** Available data **
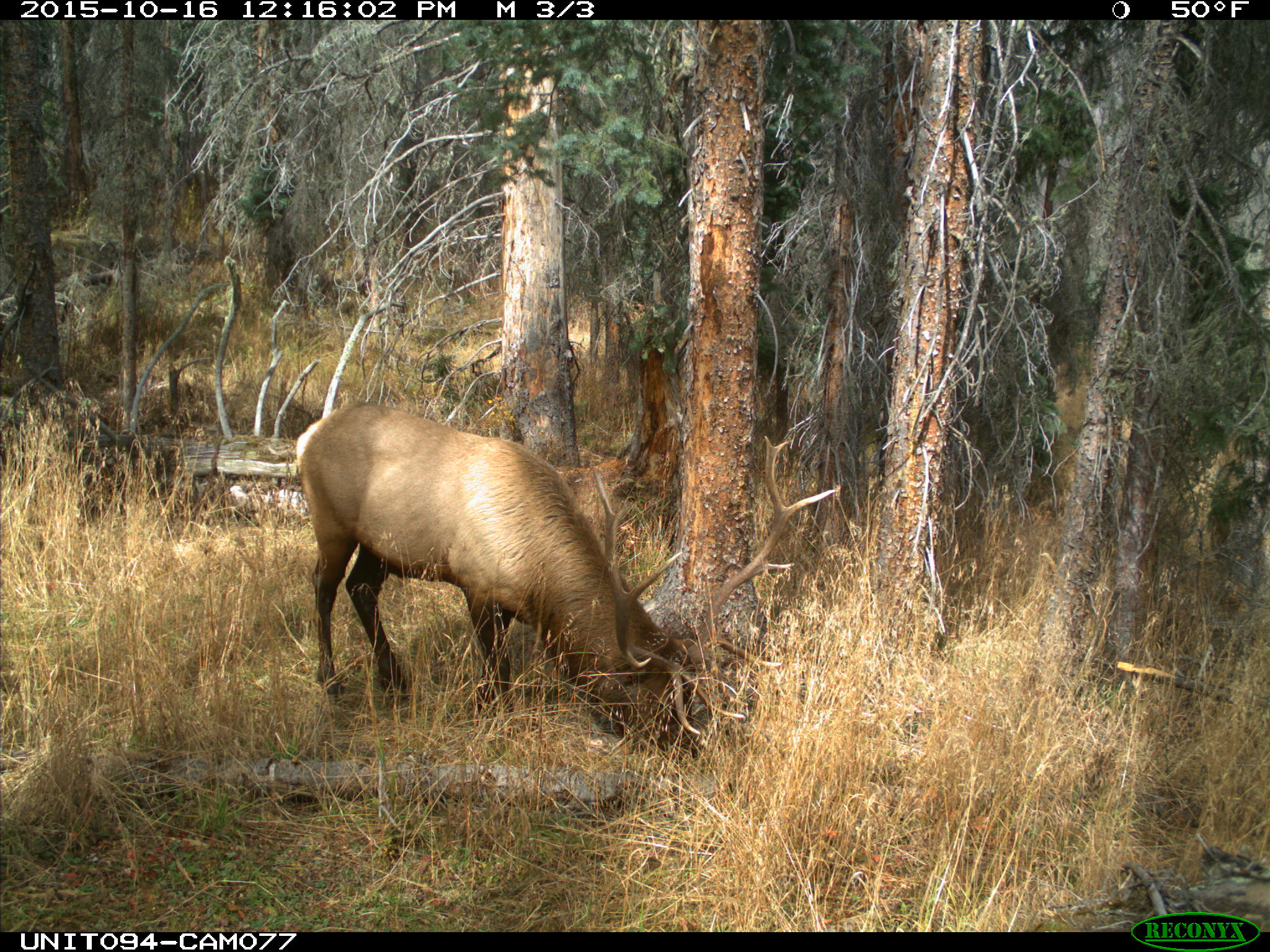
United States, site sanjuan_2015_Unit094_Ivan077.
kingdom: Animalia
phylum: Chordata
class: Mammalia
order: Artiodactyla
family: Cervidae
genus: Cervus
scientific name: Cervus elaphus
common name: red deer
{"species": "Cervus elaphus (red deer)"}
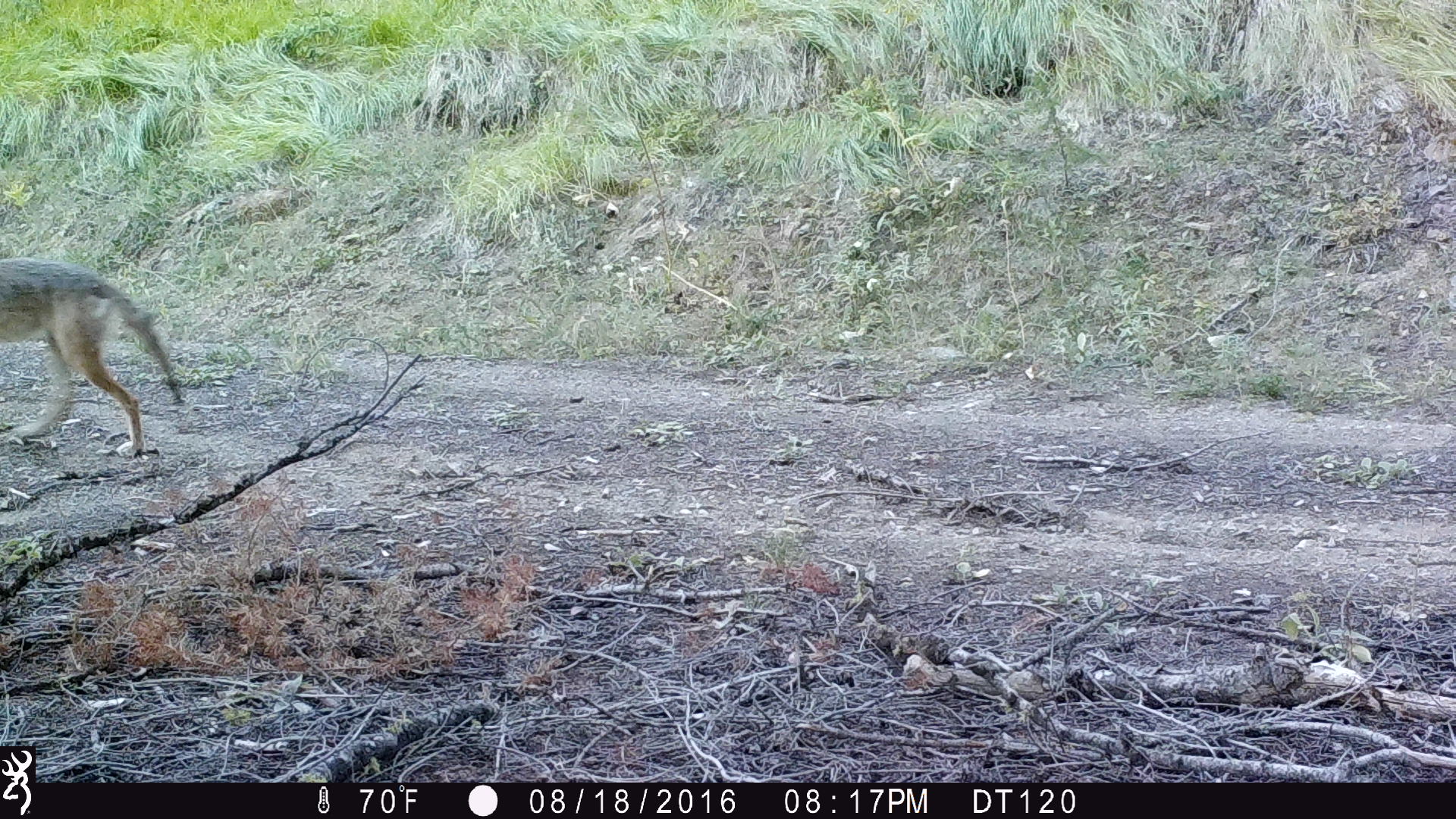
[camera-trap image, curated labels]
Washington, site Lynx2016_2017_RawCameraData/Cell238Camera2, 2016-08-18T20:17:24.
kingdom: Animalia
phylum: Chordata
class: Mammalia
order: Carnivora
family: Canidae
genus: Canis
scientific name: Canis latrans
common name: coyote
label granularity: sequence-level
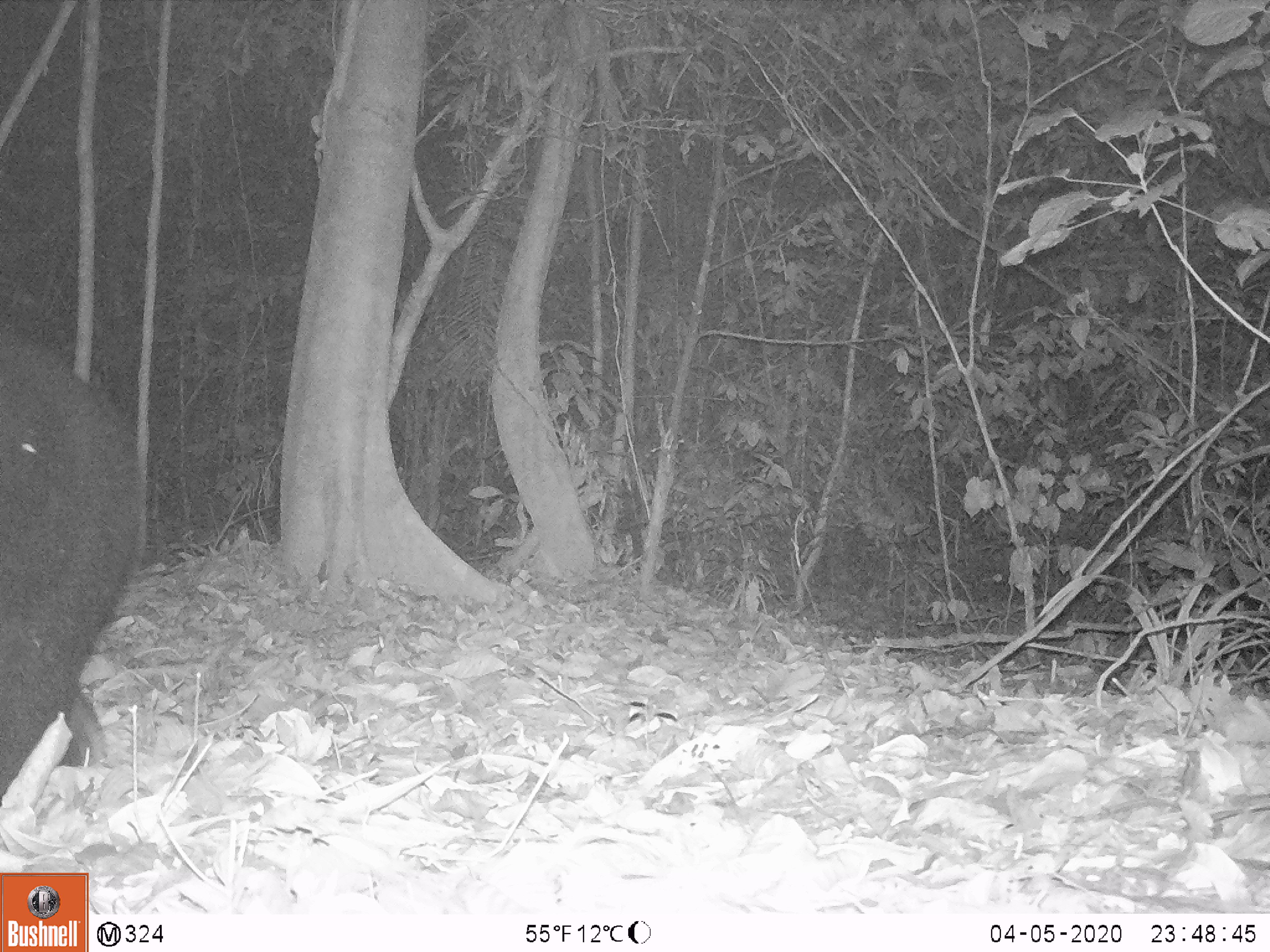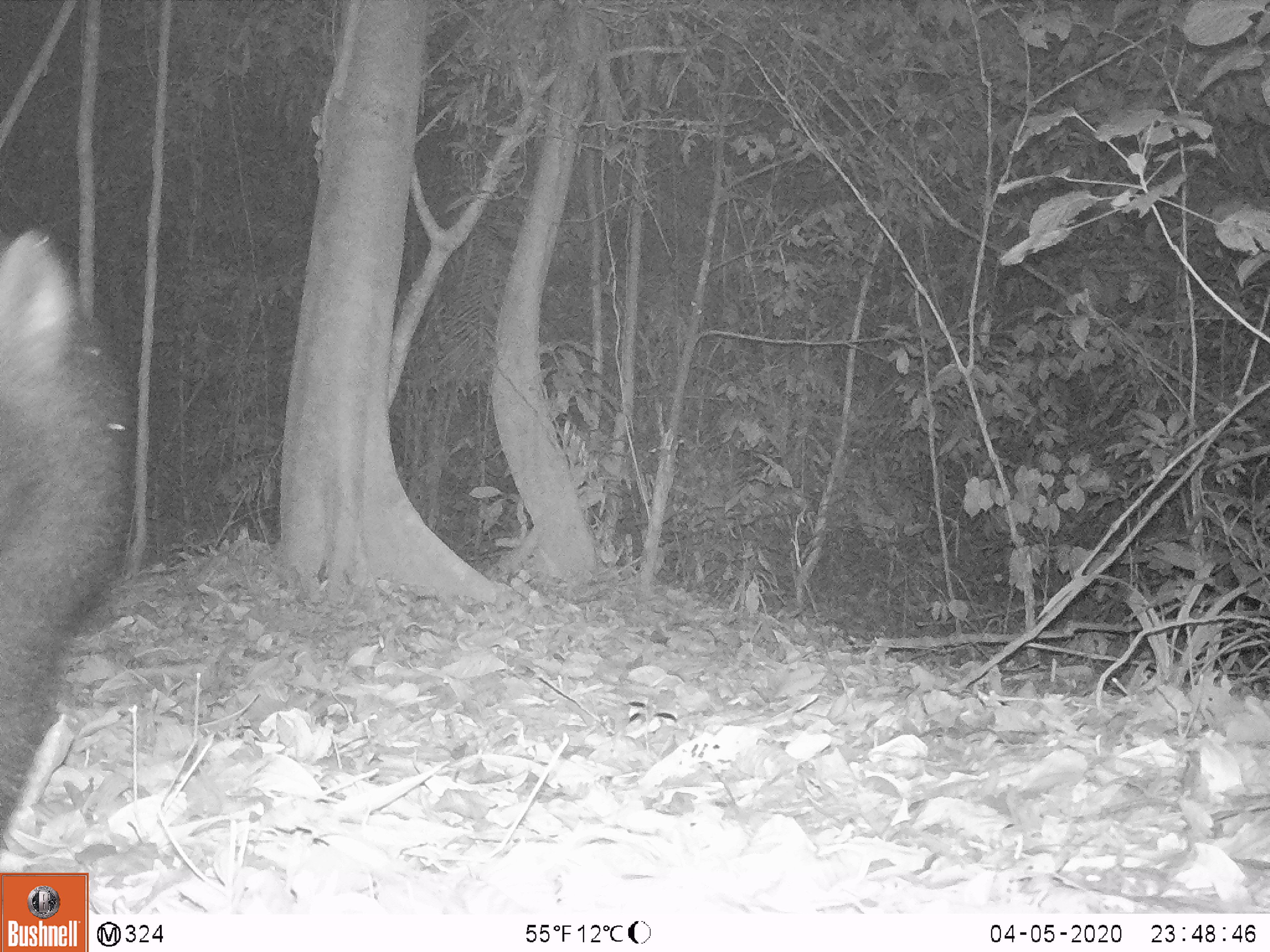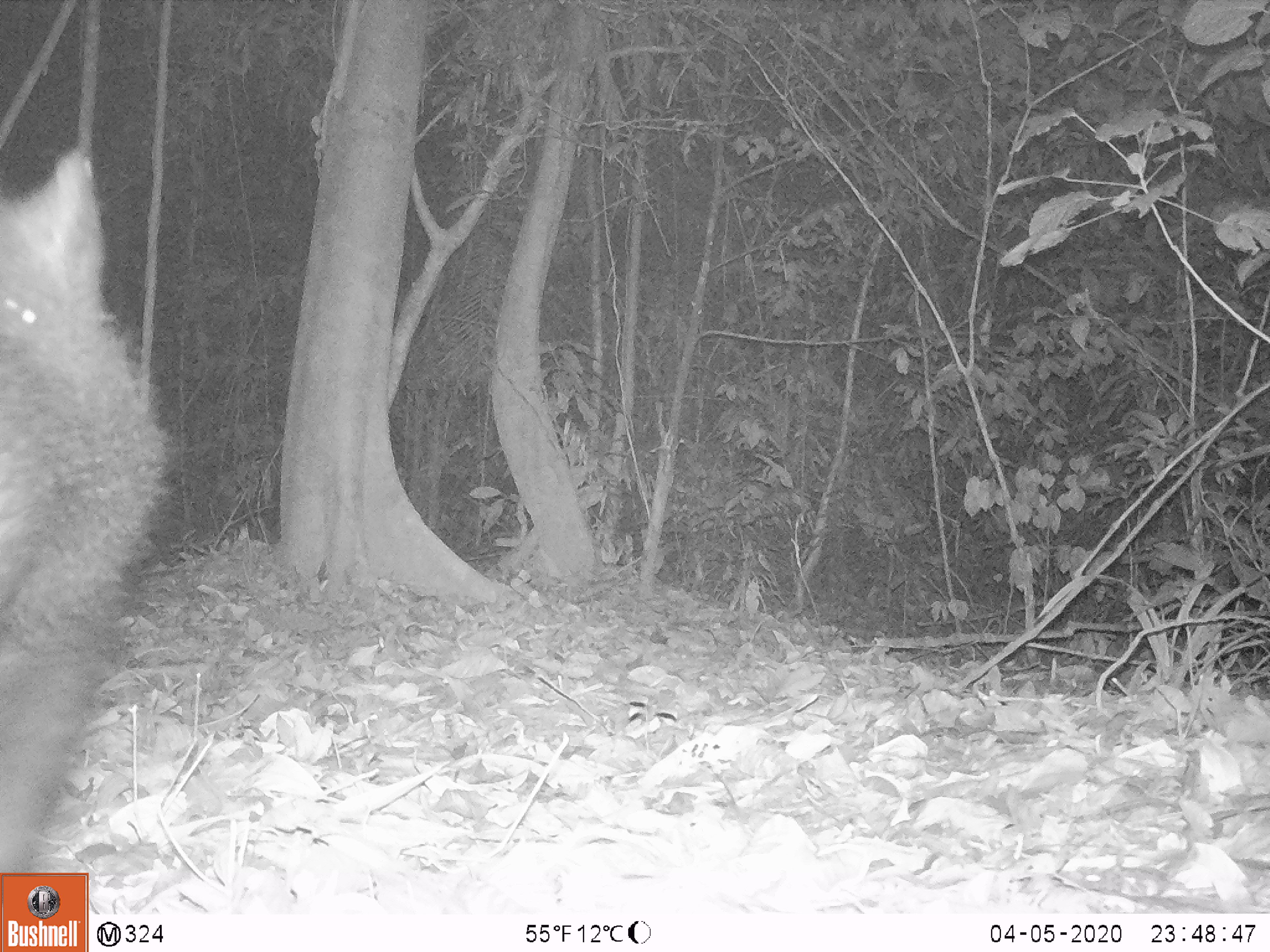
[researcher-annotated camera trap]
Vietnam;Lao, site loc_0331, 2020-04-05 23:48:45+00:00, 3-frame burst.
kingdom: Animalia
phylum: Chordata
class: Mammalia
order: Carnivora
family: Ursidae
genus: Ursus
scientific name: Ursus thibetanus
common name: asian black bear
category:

** Problem **
Give all of the material again, exactly, apart from the pictures.

** Written response **
United States, site sanjuan_2015_Unit094_Ivan077.
kingdom: Animalia
phylum: Chordata
class: Mammalia
order: Artiodactyla
family: Cervidae
genus: Cervus
scientific name: Cervus elaphus
common name: red deer
{"species": "Cervus elaphus (red deer)"}
[camera-trap image, curated labels]
Washington, site Lynx2016_2017_RawCameraData/Cell238Camera2, 2016-08-18T20:17:24.
kingdom: Animalia
phylum: Chordata
class: Mammalia
order: Carnivora
family: Canidae
genus: Canis
scientific name: Canis latrans
common name: coyote
label granularity: sequence-level
[researcher-annotated camera trap]
Vietnam;Lao, site loc_0331, 2020-04-05 23:48:45+00:00, 3-frame burst.
kingdom: Animalia
phylum: Chordata
class: Mammalia
order: Carnivora
family: Ursidae
genus: Ursus
scientific name: Ursus thibetanus
common name: asian black bear
category:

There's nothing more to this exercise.